We’re told that John in this revelation “did not see a temple in it, because the Lord God the Almighty and the Lamb are its temple. The city does not need the sun or the moon to shine on it, because the glory of God illuminates it, and its lamp is the lamb…Nothing unclean will ever enter it, nor anyone who does what is detestable or false, but only those written in the Lamb’s book of life.” (Rev. 21:22-23, 27)

We gather at this place to commit Jean’s ashes to the grave.
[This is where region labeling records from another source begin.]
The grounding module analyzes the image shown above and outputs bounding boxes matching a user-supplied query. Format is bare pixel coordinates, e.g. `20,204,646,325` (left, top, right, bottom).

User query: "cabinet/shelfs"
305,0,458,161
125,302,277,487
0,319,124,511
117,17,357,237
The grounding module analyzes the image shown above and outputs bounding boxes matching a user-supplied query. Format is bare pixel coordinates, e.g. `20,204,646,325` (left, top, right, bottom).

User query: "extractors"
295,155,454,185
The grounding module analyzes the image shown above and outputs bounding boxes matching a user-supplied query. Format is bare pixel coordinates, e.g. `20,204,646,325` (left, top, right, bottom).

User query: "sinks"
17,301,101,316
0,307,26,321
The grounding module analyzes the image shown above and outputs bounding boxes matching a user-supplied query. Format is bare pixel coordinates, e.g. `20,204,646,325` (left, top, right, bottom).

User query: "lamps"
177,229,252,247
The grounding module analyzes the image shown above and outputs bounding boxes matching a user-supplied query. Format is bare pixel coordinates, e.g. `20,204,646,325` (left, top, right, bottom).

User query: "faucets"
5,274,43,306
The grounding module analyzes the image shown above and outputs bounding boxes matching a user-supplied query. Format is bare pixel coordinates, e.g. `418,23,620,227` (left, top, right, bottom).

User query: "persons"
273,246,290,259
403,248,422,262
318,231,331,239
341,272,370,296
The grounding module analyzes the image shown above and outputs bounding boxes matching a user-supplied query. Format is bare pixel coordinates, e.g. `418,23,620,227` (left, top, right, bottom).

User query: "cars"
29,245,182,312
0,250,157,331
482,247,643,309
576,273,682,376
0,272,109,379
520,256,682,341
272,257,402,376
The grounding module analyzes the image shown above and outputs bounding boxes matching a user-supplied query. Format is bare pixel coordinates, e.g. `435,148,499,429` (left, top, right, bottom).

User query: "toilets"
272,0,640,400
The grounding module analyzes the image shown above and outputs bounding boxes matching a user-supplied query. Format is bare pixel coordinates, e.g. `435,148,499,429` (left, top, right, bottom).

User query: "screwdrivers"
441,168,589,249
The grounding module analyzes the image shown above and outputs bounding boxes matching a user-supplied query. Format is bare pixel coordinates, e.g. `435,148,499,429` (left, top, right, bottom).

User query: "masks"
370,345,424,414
One day, when our Lord Jesus Christ comes again, her earthly body will be resurrected to a perfect, glorified body where she will live with all of God’s people in this new Jerusalem. We can rejoice today in the certainty of that promise and in the reality that God always, always keeps his promises.

Jean’s hand resting in Linda’s as Jean took her final breaths in this life

Comments
  1. Anonymous says:

    What a beautiful tribute for a godly woman!
    I’m sorry for your loss but rejoicing for her new residence!
    Love to all,
    Ramona

  2. Millie Goodman says:

    Jeff,

    Thanks for sharing this beautiful tribute to sweet Jean! Yes, to know her was to love her and love her every day of your life thereafter! That’s how I feel about my friendship and relationship with her.

    We look forward to our next meeting with her!

    I mourn with you and Linda over your loss, but rejoice that she is now in her new home!

    Love in Christ,

    Millie

  3. dona says:

    What a beautiful tribute for her!